Fig. 1: ALBERT model and the GLUE benchmark datasets.
From: Demonstration of transformer-based ALBERT model on a 14nm analog AI inference chip

a A Transformer model relies on the attention mechanism instead of recurrence for sequence processing. b The structure of the ALBERT-base model with 12 layers of shared weights. Each layer consists of a self-attention block and a feed-forward network (FFN) block, each followed by residual addition (Add) and layer normalization (LayerNorm). The four layer-blocks implemented in hardware include inProj (mapping input activations to queries (Q), keys (K), and values (V)), outProj (mapping attention computation to output activations), and the two fully connected layer-blocks comprising the FFN (FC1, FC2).

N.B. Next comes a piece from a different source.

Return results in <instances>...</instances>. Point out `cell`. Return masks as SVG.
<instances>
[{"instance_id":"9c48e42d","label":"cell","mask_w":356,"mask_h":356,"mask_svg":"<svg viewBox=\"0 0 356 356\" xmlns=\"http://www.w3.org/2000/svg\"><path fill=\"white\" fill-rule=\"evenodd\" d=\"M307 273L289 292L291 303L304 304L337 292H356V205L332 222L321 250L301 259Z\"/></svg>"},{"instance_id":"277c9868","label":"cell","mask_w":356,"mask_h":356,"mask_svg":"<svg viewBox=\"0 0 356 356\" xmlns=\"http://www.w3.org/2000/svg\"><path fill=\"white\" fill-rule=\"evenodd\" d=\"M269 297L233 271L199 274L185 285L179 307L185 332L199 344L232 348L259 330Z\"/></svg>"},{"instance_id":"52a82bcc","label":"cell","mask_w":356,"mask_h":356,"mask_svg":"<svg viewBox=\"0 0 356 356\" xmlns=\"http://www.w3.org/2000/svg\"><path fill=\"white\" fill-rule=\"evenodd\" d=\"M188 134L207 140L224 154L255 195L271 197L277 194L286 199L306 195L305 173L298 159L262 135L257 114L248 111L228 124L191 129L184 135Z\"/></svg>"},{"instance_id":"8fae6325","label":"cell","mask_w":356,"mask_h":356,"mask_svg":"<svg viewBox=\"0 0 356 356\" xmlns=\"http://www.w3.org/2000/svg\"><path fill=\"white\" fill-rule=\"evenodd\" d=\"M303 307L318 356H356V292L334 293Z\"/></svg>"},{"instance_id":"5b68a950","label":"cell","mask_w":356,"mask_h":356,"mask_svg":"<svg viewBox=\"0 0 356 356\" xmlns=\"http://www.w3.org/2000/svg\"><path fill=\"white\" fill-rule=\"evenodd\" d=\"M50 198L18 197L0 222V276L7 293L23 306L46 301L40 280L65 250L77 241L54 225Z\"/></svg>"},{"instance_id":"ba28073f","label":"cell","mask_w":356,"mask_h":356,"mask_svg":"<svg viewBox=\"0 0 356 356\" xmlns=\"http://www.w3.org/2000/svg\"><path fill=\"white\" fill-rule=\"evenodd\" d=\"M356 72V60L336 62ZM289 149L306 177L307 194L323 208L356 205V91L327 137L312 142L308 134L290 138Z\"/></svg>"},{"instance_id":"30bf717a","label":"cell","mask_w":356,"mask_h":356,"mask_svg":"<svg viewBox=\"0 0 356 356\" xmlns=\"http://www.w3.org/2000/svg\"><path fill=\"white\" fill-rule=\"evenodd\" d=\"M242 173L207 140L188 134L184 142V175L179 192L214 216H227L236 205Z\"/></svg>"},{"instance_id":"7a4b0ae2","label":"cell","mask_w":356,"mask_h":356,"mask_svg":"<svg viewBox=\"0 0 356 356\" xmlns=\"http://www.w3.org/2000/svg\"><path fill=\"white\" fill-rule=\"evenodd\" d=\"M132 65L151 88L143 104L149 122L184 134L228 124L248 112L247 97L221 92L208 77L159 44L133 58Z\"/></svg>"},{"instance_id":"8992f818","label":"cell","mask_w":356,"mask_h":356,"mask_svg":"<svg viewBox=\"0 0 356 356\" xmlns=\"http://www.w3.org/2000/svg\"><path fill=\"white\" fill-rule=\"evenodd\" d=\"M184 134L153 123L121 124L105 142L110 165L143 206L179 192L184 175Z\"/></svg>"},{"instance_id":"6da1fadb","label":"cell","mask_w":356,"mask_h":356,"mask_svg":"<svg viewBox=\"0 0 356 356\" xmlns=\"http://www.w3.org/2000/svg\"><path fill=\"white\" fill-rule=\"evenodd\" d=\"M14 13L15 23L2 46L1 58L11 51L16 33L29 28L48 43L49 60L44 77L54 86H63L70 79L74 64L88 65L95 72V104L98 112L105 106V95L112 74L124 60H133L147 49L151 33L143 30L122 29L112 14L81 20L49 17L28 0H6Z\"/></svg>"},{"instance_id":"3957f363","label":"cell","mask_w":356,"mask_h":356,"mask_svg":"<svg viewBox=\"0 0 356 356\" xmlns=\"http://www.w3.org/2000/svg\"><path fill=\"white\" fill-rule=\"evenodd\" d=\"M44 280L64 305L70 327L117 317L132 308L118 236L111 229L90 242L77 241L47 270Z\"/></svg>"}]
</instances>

These four layer-blocks represent over 99% of the weights in the ALBERT-base model. c Seven GLUE benchmark tasks used in this paper have validation data-sets that vary considerably in size (number of examples); all but one are binary classification tasks. d The distribution of the sequence lengths for the validation datasets associated with the seven GLUE tasks. For sequences with 64 tokens, the analog accelerator is performing 98% of the required operations; for longer sequences, this percentage is slightly lower since the fully-connected layer-blocks scale linearly with sequence-length, yet the attention-compute scales quadratically. e Simulated accuracy of the seven GLUE tasks as model weights are quantized from 6-bit precision down to 2-bit (2-bit: grey; 3-bit: teal; 4-bit: lime; 5-bit: orange, 6-bit: blue), revealing significant differences in difficulty and robustness between tasks. An effective precision of 4 bits is sufficient for almost all the tasks.